Exercise description | Read the listing and extract each line that includes the word "scientific".

Data listing Block Start

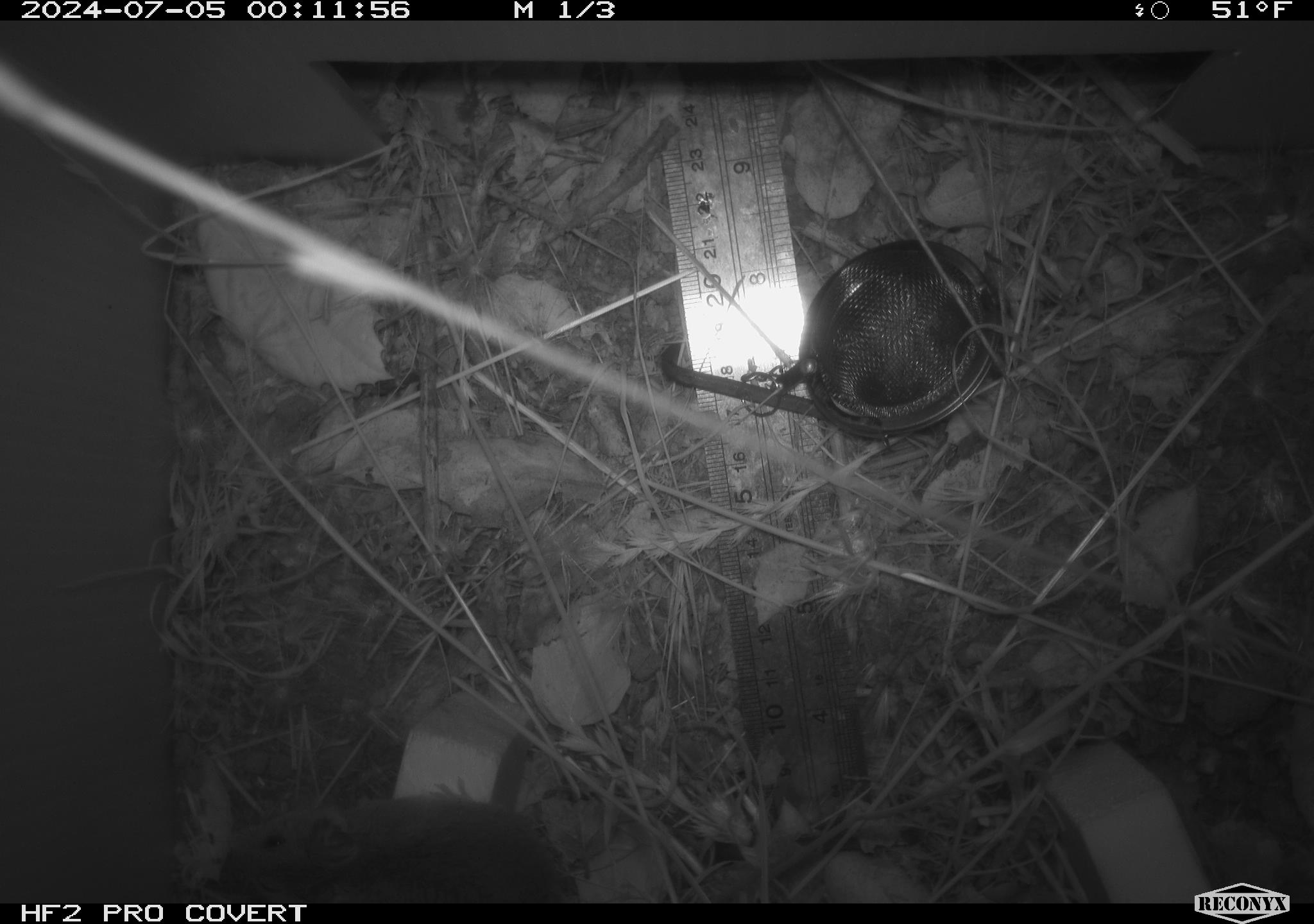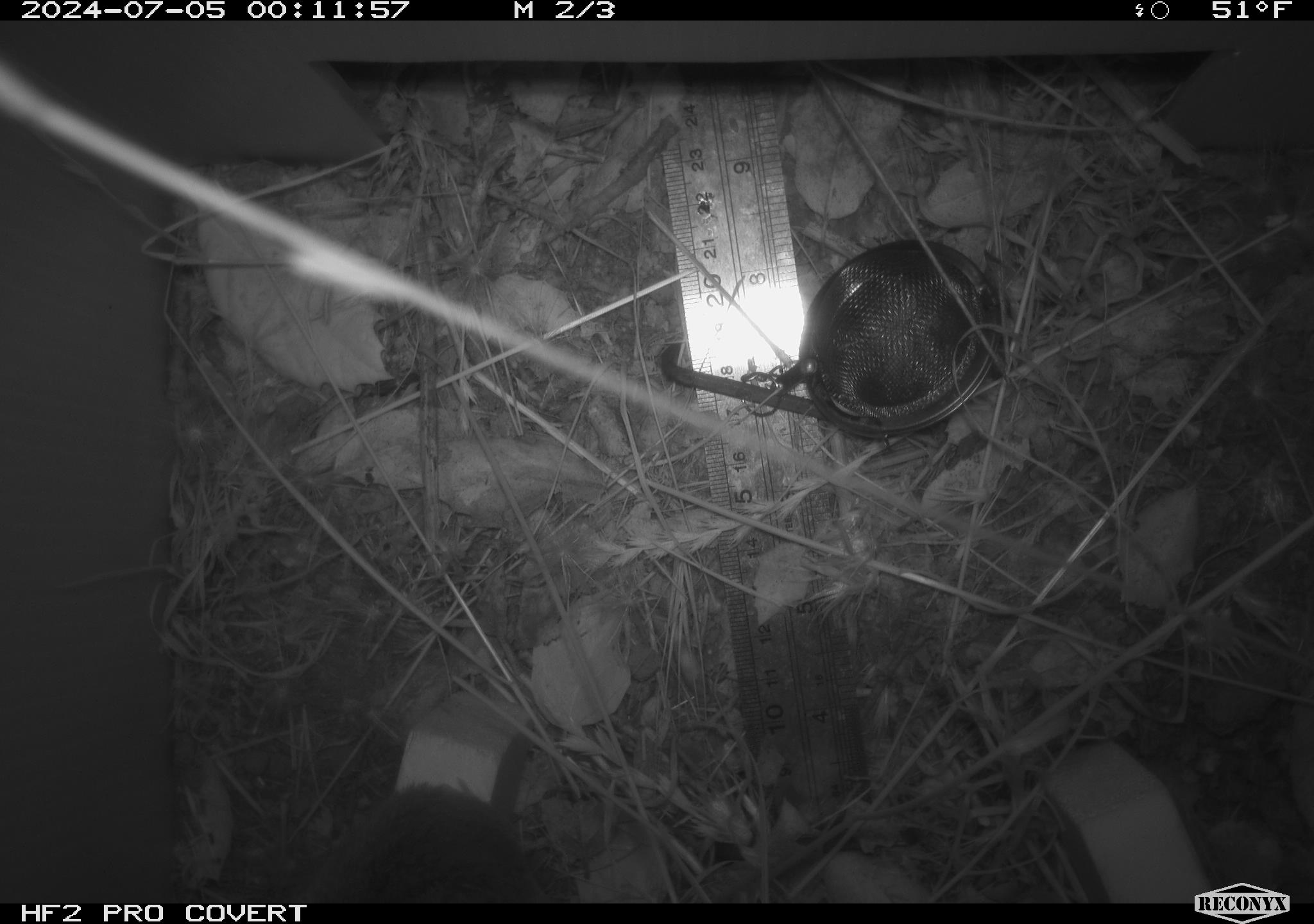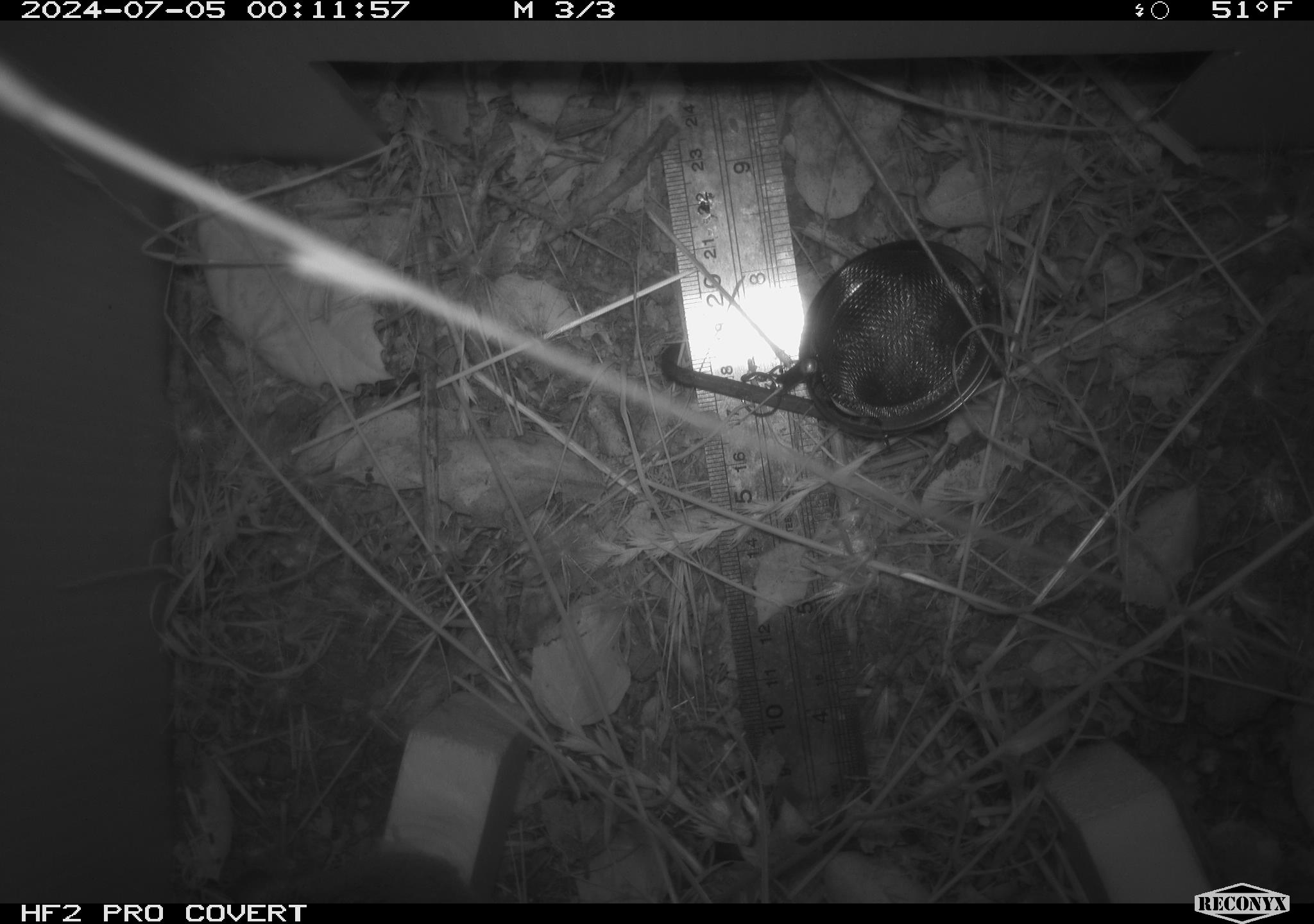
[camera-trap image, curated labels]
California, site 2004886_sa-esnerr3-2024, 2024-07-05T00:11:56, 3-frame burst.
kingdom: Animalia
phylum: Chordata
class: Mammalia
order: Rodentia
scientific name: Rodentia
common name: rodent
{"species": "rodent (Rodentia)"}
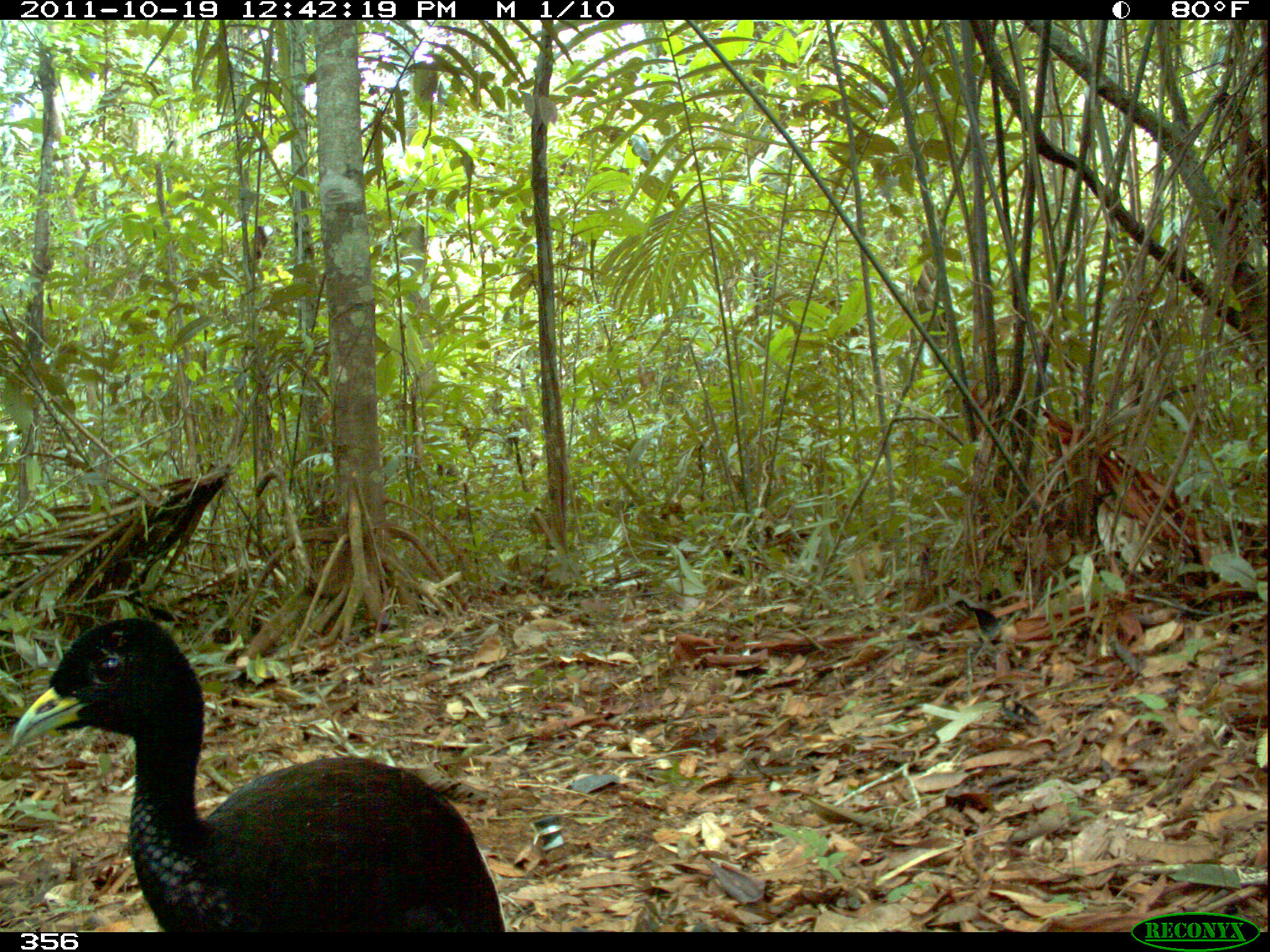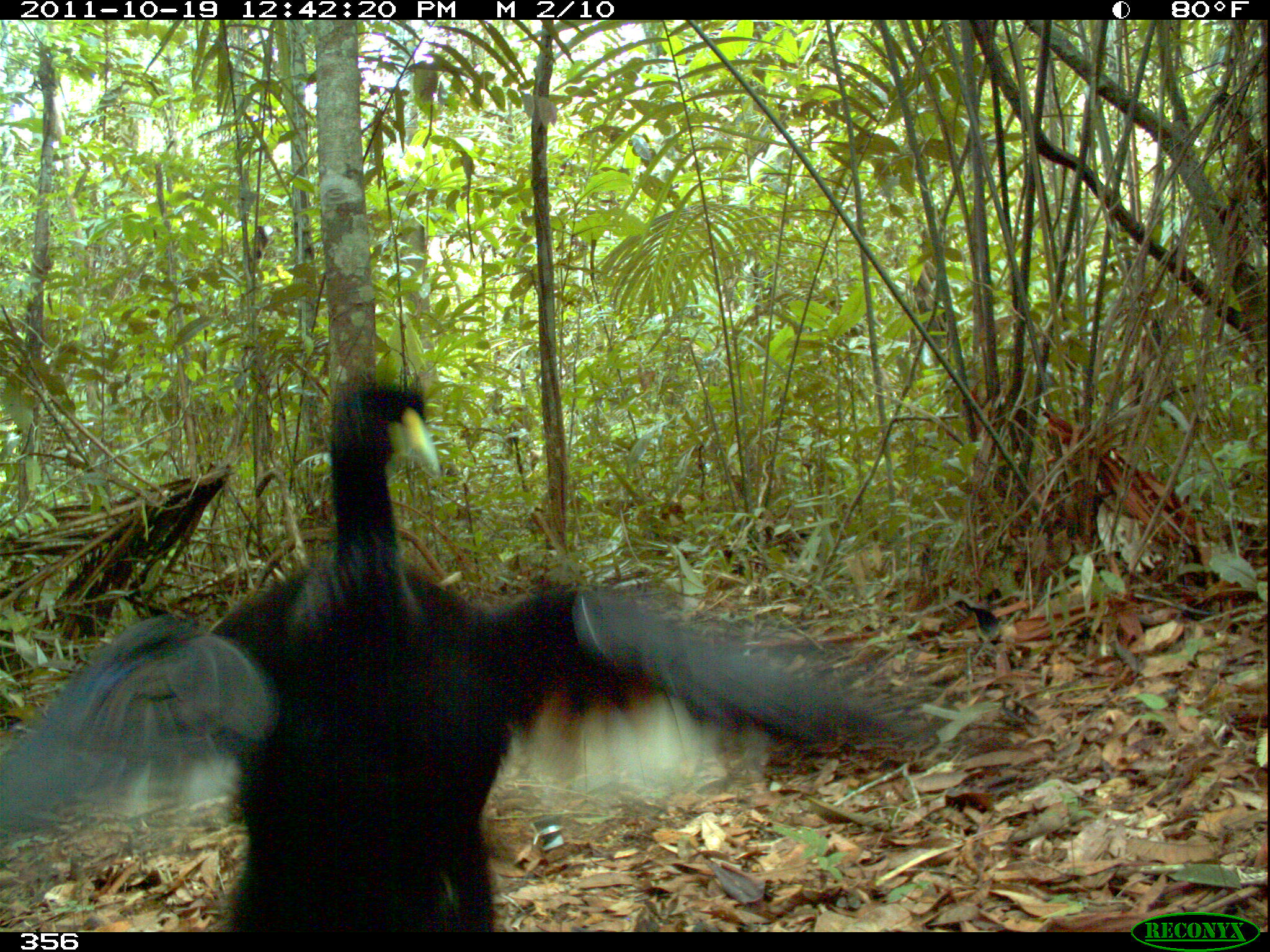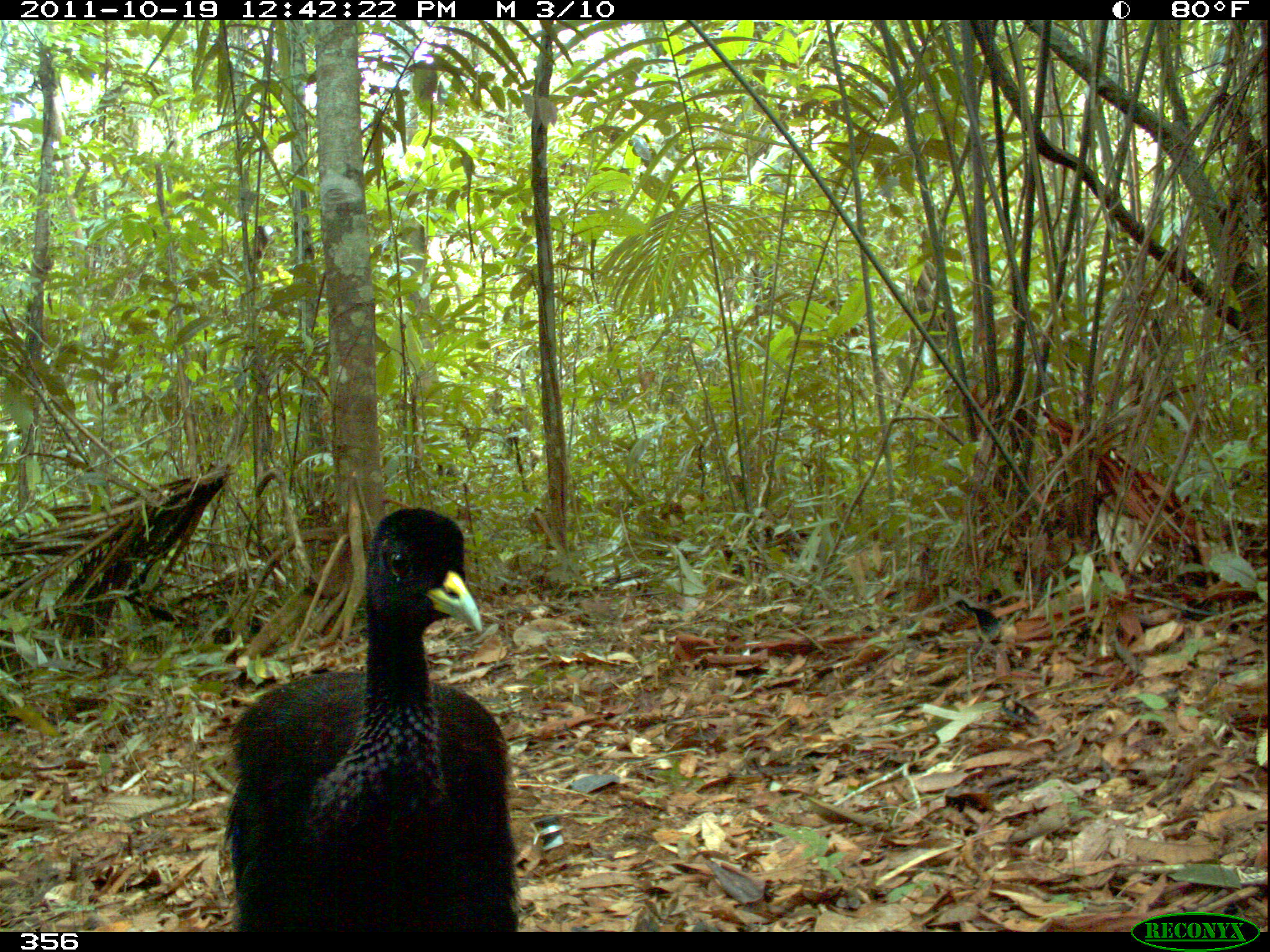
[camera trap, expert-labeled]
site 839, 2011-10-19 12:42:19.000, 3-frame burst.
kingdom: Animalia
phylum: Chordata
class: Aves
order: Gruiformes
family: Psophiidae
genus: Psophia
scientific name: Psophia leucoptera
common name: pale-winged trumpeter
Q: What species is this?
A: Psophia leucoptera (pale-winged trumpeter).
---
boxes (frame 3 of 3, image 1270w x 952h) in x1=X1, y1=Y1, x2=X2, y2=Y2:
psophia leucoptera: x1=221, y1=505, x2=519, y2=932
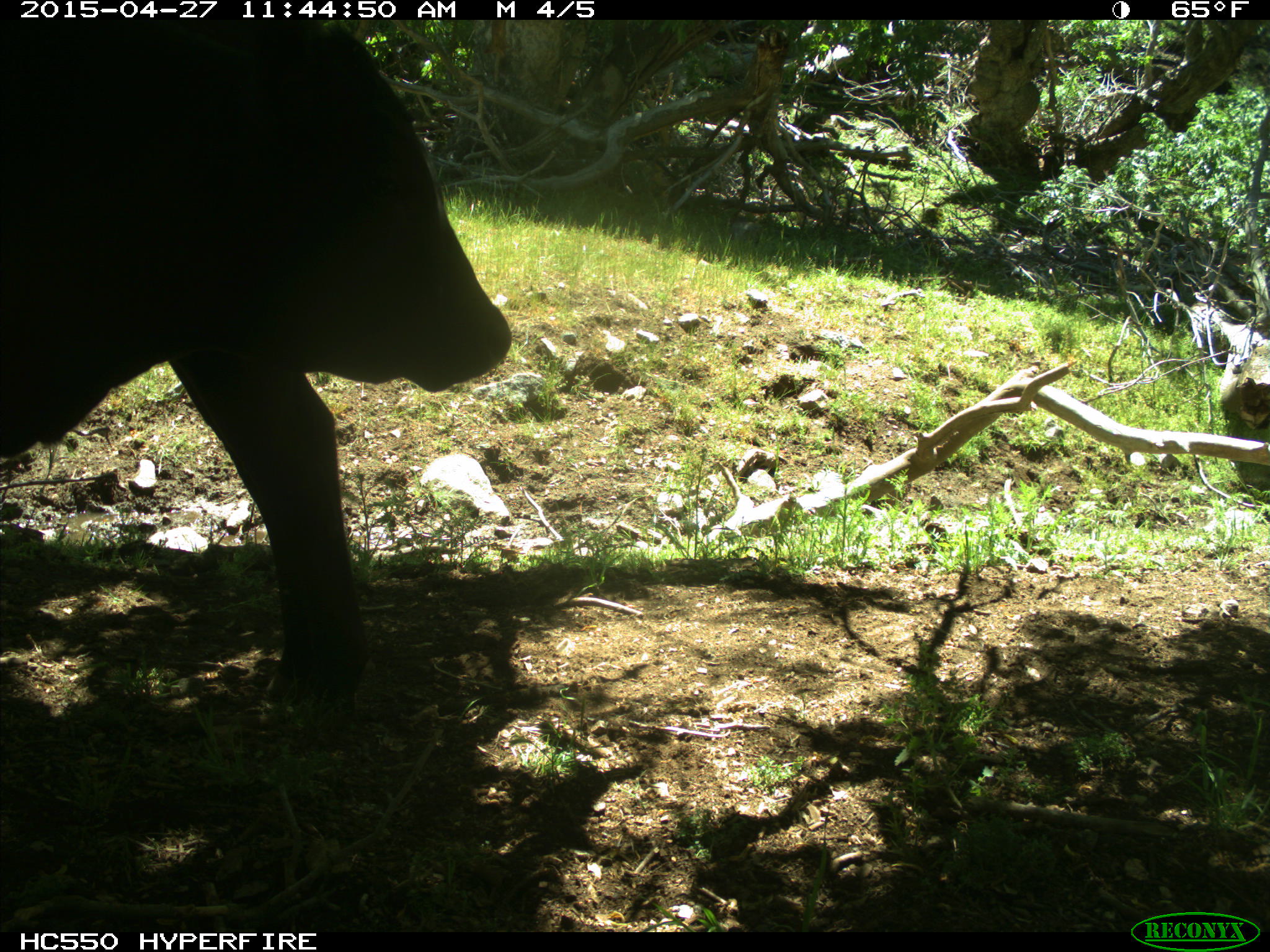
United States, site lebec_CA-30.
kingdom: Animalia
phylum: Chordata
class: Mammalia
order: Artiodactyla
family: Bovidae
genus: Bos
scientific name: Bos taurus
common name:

Data listing Block End

Answer to the problem |
scientific name: Rodentia
scientific name: Psophia leucoptera
scientific name: Bos taurus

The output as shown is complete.